Over the last five to 10 years, mixed-use residential projects have proliferated throughout our major cities and have proved extremely attractive to both owner-occupiers and, hence, to investors.
Three of the nation’s newest are now under construction in Sydney: developer Central Element’s Ethos, a 47-apartment, 16-storey building with 12,000 square metres of retail on the ground and first floors; its 36-apartment, six-level, ground-floor retail Pienza in Neutral Bay; and Toga’s Surry Hills Village, the transformation of an old shopping centre.
“This really is the way of the future,” says Cameron Porter, Central Element’s head of sales. “The Australian mindset has really changed now, and people love the convenience of living in these kinds of developments.
“At the same time, they breathe new life into their respective areas and positively impact the place-making and reinvigoration of the sites and the spaces around those areas.”
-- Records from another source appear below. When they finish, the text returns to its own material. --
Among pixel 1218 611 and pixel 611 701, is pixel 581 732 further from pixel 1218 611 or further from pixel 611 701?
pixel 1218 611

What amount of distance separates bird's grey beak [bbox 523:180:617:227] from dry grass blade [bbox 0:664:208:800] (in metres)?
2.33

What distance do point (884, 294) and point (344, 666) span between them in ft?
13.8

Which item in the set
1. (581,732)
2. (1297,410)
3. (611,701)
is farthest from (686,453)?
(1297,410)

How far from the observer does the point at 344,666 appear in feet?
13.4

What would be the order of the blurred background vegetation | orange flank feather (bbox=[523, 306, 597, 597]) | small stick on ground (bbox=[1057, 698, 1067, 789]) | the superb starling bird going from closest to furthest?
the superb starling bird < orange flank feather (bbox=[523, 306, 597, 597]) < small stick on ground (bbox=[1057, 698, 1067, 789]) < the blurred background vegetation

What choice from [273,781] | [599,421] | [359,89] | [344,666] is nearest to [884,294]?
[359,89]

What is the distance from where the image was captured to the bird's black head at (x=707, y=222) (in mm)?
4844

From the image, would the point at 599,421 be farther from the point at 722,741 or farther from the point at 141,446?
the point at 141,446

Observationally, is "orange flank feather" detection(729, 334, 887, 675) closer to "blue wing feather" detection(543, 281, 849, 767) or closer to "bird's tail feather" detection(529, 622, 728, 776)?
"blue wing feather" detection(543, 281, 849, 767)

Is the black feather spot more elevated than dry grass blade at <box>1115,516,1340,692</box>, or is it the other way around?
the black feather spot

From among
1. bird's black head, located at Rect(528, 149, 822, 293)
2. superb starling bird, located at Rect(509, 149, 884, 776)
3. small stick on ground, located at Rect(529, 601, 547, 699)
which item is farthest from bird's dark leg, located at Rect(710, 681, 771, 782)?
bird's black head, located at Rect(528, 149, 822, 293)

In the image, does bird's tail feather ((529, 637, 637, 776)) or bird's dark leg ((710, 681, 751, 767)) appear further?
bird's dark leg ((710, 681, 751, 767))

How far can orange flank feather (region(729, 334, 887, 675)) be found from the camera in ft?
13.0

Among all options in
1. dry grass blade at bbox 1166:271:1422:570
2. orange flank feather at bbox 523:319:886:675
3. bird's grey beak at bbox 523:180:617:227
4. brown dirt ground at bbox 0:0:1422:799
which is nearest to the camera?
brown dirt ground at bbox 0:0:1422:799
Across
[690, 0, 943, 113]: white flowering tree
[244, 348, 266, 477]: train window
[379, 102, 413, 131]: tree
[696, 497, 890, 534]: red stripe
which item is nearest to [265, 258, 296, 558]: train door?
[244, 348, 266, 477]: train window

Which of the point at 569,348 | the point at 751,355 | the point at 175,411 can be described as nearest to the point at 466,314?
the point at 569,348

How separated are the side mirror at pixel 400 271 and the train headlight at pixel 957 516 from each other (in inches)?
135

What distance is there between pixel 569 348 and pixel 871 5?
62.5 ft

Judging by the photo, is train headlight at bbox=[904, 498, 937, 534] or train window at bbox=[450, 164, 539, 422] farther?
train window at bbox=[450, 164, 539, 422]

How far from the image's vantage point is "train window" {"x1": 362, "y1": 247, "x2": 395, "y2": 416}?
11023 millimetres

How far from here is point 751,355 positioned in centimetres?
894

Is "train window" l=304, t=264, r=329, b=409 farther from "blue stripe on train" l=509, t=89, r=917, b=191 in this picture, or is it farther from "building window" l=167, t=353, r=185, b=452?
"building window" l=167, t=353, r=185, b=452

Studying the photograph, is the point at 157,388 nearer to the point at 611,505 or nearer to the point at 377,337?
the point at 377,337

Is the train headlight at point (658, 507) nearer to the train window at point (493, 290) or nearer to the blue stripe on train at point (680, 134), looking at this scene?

As long as the retail is curated carefully – everyone wants to live near good cafes, great supermarkets, excellent chemists and beautiful bakeries, and few want to live above vape shops, tattoo parlours and fast-food outlets – these projects can prove enormously successful.
As a result, they can enjoy strong capital gains and demand decent rents with a low turnover of tenants.
Andrew Hoyne, founder and principal of the place-making company Hoyne and publisher of the book The Place Economy, which outlines the commercial arguments for effective place-making, says it can add enormous value to any property.
“If you ask people what would make their life more joyful and improve the quality of their experience, it’s often about location and how it can deliver retail or food and beverage or services on the ground plane,” he says. “That can create the best possible outcome for residents.
“People receive more than they pay for if there’s been good place-making principles employed in a development.”
Professional property investor and managing director of Rethink Investing Scott O’Neill also likes to invest in mixed-use developments, as long as they’re underscored by quality retail.
“These types of amenities obviously add to the properties, lift the overall quality of the building and boost the areas as well,” he says. “Upmarket tenancies like a good quality supermarket or great hairdresser give back to the tenants, give it a much better feel than just having a car park underneath and help make it a much better-known building as well.”